▶ _Given text_:

Blatty and I never talked about
a horror film
or effects in a horror film.
To me, it's more of
a chamber piece than spectacle.
Most of the stuff
takes place in one room,
in the little girl's bedroom.
We set out to tell this story
that deals with the mystery
of faith and good and evil,
both extreme sacrifice
and goodness and love.
Jesus Christ,
won't somebody help me?!
No, see, you don't understand.
Your daughter --
Could you help her?
Just help her!
As I sit here now
and talk about this film,
probably in the mind's eye
of the people watching this,
they're wondering, do I believe
that there is such a thing
as demonic possession?
I have no idea.
It's one of the mysteries.
Do you have any
religious beliefs?
- No.
- What about your daughter?
No. Why?
You ever heard
of exorcism?
Now, I filmed what purports
to be an actual possession
and exorcism
by the Vatican exorcist,
Father Gabriele Amorth.
What I saw was extremely
harrowing and convincing.
But do I know what this was?
No, I don't.
There are people who say,
"Well, I don't buy into
any of this stuff.
I don't believe in possession.
I don't believe in the devil."
But they're watching it,
you know?
The truth is none of us know
anything, Alexander.
We don't know anything.
From the greatest
thinkers and philosophers
the world has ever known,
from St. Augustine to
Stephen Hawking,
we don't know anything.
I'm sorry.You're sorry?!
Jesus Christ!
88 doctors, and all you
can tell me
with all of your
bullshit is...
All we know is we had nothing
to say about our birth,
we'll no doubt have nothing
to say about the time or place
or means by which we die.
Life is so ambiguous,
which is why my films are.
So much of our lives
take place in our mind's eye
and later could become
inseparable from reality.
Every one of us lives
with a separate reality.
So I leave the question open
for a long time in the film
as to, is a lot of this
what's actually happening
in the real world,
or is it the outcome of
an extremely unusual event
that takes place
in a different way
to the different
people involved?
Karras is the only character
who has seen and heard
that derelict earlier.
Father, could you help
an old altar boy?
I'm a Catholic.
One of the reasons
that people could be affected
by that brief scene
in the subway is the fact
that the voice of the derelict
comes up later in the room
from Regan's mouth.
As he's walking away
from her bed,
he hears that derelict's voice.
Can you help an old
altar boy, Father?
Or does he?
There's always the question.
In the same way
that you have the medal
appearing in Karras' dream
that was discovered
by Merrin in Iraq.
The idea of that scene
is symbiosis,
the idea that people are going
to be intricately involved
with one another at some point,
share images, share thoughts.
It's a St. Joseph medal
that's found in the cave.
The question is,
what is a St. Joseph medal
doing among all these artifacts
from centuries before?
And that's a question
I wanted to raise
in the way it's
raised in "2001."
We don't know to this day
what the obelisk is all about.
It appears at the dawn of man,
and then it appears
on Jupiter in 2001.

▶ _Dataset rows_:
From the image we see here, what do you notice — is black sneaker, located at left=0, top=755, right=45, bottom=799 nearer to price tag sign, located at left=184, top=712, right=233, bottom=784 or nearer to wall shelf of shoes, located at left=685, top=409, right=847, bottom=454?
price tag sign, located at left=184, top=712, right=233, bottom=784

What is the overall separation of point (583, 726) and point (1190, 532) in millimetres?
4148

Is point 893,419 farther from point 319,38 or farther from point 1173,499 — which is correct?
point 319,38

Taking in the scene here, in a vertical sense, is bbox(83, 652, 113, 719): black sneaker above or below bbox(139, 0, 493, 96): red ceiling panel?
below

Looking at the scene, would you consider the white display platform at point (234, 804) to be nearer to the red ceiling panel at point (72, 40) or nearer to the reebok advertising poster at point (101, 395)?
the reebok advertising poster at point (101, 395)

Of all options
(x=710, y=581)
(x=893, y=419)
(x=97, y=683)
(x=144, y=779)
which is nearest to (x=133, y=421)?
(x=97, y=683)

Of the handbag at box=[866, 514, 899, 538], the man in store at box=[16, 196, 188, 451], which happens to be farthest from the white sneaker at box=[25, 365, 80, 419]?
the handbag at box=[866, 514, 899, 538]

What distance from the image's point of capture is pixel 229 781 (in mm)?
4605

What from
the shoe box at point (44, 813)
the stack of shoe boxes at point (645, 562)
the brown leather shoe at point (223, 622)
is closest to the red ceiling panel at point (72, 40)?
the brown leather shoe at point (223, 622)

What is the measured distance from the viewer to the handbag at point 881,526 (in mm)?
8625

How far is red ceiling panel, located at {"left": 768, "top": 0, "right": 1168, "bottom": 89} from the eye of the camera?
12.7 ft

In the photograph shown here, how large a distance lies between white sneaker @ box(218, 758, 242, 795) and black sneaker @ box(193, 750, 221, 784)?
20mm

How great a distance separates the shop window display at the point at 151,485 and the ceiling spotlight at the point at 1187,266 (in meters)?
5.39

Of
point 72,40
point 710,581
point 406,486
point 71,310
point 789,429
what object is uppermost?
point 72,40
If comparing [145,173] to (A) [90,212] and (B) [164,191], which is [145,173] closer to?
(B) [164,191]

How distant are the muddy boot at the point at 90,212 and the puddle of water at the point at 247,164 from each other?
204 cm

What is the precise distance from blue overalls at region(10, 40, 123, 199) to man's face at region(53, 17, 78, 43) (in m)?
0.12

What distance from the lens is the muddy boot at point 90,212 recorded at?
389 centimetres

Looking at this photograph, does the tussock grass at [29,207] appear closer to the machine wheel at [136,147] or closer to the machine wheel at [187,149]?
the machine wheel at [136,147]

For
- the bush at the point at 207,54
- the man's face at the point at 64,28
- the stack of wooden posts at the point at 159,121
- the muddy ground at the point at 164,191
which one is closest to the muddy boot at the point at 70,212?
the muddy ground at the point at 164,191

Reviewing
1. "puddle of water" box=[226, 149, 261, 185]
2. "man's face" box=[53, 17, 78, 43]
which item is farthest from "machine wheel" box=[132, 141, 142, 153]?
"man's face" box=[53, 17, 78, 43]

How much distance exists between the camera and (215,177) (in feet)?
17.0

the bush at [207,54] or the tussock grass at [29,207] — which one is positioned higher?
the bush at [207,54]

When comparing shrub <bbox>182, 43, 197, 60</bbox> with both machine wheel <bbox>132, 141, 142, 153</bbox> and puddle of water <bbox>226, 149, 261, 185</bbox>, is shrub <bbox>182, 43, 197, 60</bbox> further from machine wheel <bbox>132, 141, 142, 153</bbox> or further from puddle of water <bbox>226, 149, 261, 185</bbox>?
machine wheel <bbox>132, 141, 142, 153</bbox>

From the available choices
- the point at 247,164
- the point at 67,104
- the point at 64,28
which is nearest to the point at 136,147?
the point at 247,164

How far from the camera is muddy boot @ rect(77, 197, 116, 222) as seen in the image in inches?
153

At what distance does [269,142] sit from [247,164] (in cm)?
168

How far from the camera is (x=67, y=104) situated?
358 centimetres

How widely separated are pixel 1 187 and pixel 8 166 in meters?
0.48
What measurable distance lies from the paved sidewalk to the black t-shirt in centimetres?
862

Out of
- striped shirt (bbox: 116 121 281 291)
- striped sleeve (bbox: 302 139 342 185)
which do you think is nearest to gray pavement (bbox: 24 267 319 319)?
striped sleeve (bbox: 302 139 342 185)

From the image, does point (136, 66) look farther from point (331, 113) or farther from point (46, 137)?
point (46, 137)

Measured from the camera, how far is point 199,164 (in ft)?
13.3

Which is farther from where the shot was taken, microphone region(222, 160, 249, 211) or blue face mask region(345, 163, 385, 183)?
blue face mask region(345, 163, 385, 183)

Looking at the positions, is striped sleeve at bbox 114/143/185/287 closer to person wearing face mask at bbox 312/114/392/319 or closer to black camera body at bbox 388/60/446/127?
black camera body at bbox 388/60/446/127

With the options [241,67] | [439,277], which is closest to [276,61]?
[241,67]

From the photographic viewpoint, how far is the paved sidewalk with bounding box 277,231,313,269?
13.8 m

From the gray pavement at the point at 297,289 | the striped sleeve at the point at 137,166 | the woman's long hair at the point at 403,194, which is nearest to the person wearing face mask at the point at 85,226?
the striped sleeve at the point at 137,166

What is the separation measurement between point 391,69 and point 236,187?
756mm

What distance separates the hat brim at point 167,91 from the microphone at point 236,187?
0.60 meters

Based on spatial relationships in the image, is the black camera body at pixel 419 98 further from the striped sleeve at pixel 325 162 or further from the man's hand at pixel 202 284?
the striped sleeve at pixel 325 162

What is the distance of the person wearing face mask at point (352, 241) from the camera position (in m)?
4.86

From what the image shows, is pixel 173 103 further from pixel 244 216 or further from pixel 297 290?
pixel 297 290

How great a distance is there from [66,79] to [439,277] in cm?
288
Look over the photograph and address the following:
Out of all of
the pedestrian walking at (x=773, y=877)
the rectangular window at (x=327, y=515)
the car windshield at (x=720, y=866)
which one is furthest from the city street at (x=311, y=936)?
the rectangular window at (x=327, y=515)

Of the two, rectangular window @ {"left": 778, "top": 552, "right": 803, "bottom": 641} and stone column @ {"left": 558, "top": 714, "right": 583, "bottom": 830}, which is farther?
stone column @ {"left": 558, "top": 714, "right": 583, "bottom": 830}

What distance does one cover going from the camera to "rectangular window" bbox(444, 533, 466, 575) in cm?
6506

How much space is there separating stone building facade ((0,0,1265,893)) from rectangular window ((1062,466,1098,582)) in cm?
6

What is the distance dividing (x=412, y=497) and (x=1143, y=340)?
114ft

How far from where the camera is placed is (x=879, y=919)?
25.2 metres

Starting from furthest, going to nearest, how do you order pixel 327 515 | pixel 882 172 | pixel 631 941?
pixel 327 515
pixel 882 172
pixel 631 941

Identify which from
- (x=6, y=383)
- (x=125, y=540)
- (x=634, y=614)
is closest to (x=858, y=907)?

▶ _Task goal_:
Could you resume the exorcism-film commentary after its final line, which has the obelisk appearing on Jupiter in 2001? The listing was drawn from a different source than the text.

▶ _Right answer_:
And then in the finale
of the film,
there's the obelisk again.
I thought it was genius using
a talisman in film like that,
but that's the sled
in "Citizen Kane."
What does all that stuff mean?
It's both obvious
and indecipherable.
I added these other shots
to the scene
that come out
of Merrin's experience
and enter Karras' dream.
The descending medal,
the St. Joseph medal
that was found in Iraq,
I added a barking dog
running towards the camera,
which is reminiscent
of the dogs in Iraq
that are barking around
the statue of Pazuzu
when Merrin confronts it.
The clock in Iraq that only
Merrin sees,
that Karras has never seen.
His mother emerging
from a subway kiosk.
There's a constant motif
of ascension in the film.
Which is certainly a reference
to Christianity.
Very subliminal.
If I hadn't mentioned it,
you might not notice it.
And she's screaming out
at him, "Dimi,"
which is what she called him.
His name was Damien.
You don't hear her voice.
And he is waving at her,
and he's shouting, "Mama, Mama."
But you don't hear his voice,
They're two separate cuts.
They're never in
the same frame together.
He sees his own mother
as she's descending
into a subway station, which is
telling him the possibility
that she's descending into hell.
Clearly a reference to the idea
that he was losing his mother
and couldn't prevent,
couldn't stop it.
Mama, it's Dimi, Mama.
Dimi.
Why would you do this
to me, Dimi?
Why?
Come on, I'm going to
take you out of here, Mama.
Mama, I'm going
to take you home.
I'm gonna take you out of
here tonight, Mama.
Mama, everything's gonna
be all right.
Mama, I'm gonna take you home.
Mama, I'm gonna
take you home!
That idea is the source
of his guilt.
Oh, Christ.
I should have been there.
I wasn't there.
I should have been there.
There was nothing
you could do.
His guilt that he devoted
his life to the priesthood
and not to his mother's health
or well-being.
- You killed your mother!
- On this your servant Regan --
You left her alone
to die!
- Shut up!
- She'll never forgive you!
That's the principal
source of his guilt,
so that when we meet him
in the film,
he is suffering this guilt
and is losing his faith.
I have felt that in my life
about my mother.
One of the things
that bonded Blatty and me
was a love of our mothers.
Bill has a tremendous --
had a tremendous love
and sense of loss
about his mother,
to whom he owes
a great deal of his success.
And I still have a tremendous
sense of loss about my mother.
And that's one of the things
that bonded us over this film
and its overall concept.
Karras is the target
of the demon,
not the little girl.
You're not my mother!
Don't listen.
Why, Dimi?
Damien.
- Dimi, please.
- Damien.
Get out.
The demon moves right in
and is trying to show Karras
that his faith is worthless,
useless, ineffective.
That's the purpose
of the entire possession.
And this is an act by the devil
to show the young priest
that human beings are disgusting
pieces of filth at bottom.
Even a young, innocent child
is nothing
but a disgusting piece of filth,
which is what the devil
wants us to think
about each other.
Why this girl?
Doesn't make sense.
I think the point
is to make us despair.
To see ourselves as...
animal and ugly.
To reject the possibility
that God could love us.
Open the door!
Do you know what she did?
Your cunting daughter.
Hitler believed that.
Stalin believed that.
Stalin killed 20 million
of his own people
'cause he believed
they were worthless.
How long are you planning
to stay in Regan?
Until she rots and lies
stinking in the earth.
Here's a wonderful scene
between Karras and the priest
played by an actual priest
named Father Birmingham.
I can't cut it anymore.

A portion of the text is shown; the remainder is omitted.